Bhopal Gas Tragedy Disbursement
Union Carbide India Limited's plant at Bhopal designed by its majority holding company union carbide corporation was set up as a formulation factory for UCC's Sevin pesticide. Midnight of December 2-3, 1984 marked one of the largest disasters of the world in the form of leakage of the deadly gas Methyl isocynate from the factory. Litigation followed in the coming years, as a result of which a settlement of $470 million was reached at to compensate the 2000 dead(reliable unofficial figures suggest it to be 6000 or more dead within 48 hours of the disaster and by 2003 over 15,000 deaths have been claimed) and over 30,000 injured(figure now stands at 5.5 lakhs).

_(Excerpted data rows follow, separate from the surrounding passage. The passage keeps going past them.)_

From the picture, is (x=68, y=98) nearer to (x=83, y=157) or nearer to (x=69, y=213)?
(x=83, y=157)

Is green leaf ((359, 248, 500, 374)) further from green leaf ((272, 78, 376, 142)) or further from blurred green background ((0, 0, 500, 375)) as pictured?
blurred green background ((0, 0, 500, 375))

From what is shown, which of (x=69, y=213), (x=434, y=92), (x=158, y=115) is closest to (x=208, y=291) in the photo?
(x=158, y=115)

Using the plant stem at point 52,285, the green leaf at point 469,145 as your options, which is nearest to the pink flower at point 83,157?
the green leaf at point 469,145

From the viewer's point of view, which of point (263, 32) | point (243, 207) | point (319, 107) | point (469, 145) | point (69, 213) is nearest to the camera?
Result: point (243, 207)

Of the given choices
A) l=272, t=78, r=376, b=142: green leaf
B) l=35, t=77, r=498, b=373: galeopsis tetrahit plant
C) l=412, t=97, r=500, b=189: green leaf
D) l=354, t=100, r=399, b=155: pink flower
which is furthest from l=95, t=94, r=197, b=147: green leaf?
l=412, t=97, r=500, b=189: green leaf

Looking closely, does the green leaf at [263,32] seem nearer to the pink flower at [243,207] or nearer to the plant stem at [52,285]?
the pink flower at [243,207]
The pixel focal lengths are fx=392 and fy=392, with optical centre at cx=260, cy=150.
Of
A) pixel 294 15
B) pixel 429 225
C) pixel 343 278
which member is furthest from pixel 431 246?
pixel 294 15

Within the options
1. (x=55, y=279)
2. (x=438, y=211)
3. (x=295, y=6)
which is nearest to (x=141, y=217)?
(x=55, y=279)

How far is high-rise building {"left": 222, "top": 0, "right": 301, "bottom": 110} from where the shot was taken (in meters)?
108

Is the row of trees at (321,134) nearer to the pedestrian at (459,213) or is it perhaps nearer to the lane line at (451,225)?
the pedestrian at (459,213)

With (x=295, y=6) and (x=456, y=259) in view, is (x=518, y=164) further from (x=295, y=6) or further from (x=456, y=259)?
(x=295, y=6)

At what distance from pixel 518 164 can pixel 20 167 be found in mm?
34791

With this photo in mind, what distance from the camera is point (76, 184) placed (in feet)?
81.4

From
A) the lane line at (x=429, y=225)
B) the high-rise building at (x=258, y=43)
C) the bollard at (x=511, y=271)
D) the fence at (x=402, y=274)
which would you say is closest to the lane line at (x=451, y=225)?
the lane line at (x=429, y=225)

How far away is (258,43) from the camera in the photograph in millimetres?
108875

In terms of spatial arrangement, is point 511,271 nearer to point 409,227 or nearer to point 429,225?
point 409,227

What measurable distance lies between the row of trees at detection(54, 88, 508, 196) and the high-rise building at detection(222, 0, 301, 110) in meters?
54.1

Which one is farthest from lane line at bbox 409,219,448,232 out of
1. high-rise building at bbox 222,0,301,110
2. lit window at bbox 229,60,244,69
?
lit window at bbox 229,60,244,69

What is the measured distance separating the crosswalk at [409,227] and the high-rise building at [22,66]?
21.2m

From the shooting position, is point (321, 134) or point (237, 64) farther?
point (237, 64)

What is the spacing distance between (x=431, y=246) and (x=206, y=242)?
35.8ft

Thereafter much legal wrangling took place and new enactment and legislation were reached at to make good the loss and avoid similar disasters in future. The victims, who had still not been given their fair share at least to compensate their financial loss, persisted and followed up the matter vigorously , as a result of which the supreme court in 2004 ordered the state government to disburse the compensation money amongst the victims between November 15th 2004 to April 1st 2005. The state government had before it the arduous task of pro rata distribution and decided to approach the entire task in collaboration with the National Law Institute University, Bhopal.
As volunteering students we were expected to assist the courts and administration in checking and coordinating the compensation applications of victims and also collecting key information and penning down experiences. The students were divided into groups of 8 or 10 and sent to the different courts in the city along with a teacher incharge. I was assigned to the Tulsinagar court which was to deal with the death cases on that particular day. As mere student volunteers and distanced from the tragedy by almost 20 years we really could not imagine an iota of their suffering.
However a single day's experience at the court did at least initiate us into a better understanding of the entire catastrophe. We seated ourselves on the wooden benches placed for us and stacked our survey forms in place. The judge, the court staff and the teacher incharge had briefed us on how we were to check the documents of all the victims for the purpose of getting the additional compensation amounts. Photocopies of documents like form 12, identification documents such as ration cards, election cards or smart card copies, other additional documents like medical prescriptions, death certificates etc were to be checked and submitted. The names of all applicants were also to be matched with either the official list or the entry numbers published in the daily.
After initial moments of hesitation the crowd started pouring in and we found ourselves with our fair share of work load coming in from across the wooden tables. People approaching us were predominantly from the lower or middle class families. Many applicants came with the entire set of documents and many were sent back for photocopies and other missing papers. Old couples and sons with their aged mother came in numbers to seek relief. While sharing their experiences and looking back 20 years and the changes in their lives, remembering a deceased daughter or son or another loved one many people shed tears of sorrow, suffering and disbelief. It was quite painful to see some handicapped and disabled aged men and women come with their documents and explain how they were blinded , paralyzed or suffered strokes on that fateful day.
There was also much skepticism among some applicants as regards the affectivity and efficiency of the distribution process and many such applicants brought with them a local advocate for assistance. Not only did this reflect mistrust in the system, posed an additional burden of advocate fee on the low income applicants and also defeated to some extent the purpose of our presence in the courts. Interestingly, we noted that the advocates did suggest unnecessarily long courses and not to mention the few surprise side glances that we got. Due to the lapse of 20 years, applicants did face trouble in recollecting exact details regarding their property, sufferings, medical records, earnings at the time of the tragedy, age of children and self etc. Many had also misplaced their documents and therefore were a little stranded.
Most persons had received the initial amount of Rs. 25,000 and not been given any other form of aid thereafter. The use of the initial money seemed primarily to meet the day to day needs and in some cases buying certain luxury items, for daughters' weddings, dowry etc. Many applicants were illiterate, unable to give their age or other details regarding change of address and relied completely on us to decipher their details from the documents. Some applicants had given their papers for certain other formalities and were thoroughly entwined in complicated administrative and judicial procedures involved in all types of claims, medical treatment. The responses to our in house survey forms, revealed many conflicting views and clearly indicated the multiple anomalies of the Indian society, economy and development strategies.
While most claims did seem genuine, there were couple of applicants who were clearly fabricating facts and were essentially trying their luck at collecting funds for an additional colour TV set or a new motor bike for the family.
Once the documents were verified and arranged by us, the applicants were to wait for their call for the hearing. After a successful hearing many would come out partly relieved, pass on a nod of gratitude and move on hoping that their application would materialize into something fruitful and not remain a mere token of elusive justice. We ended our day with a quick tea with the judge, giving him a general feedback and a few plausible suggestions.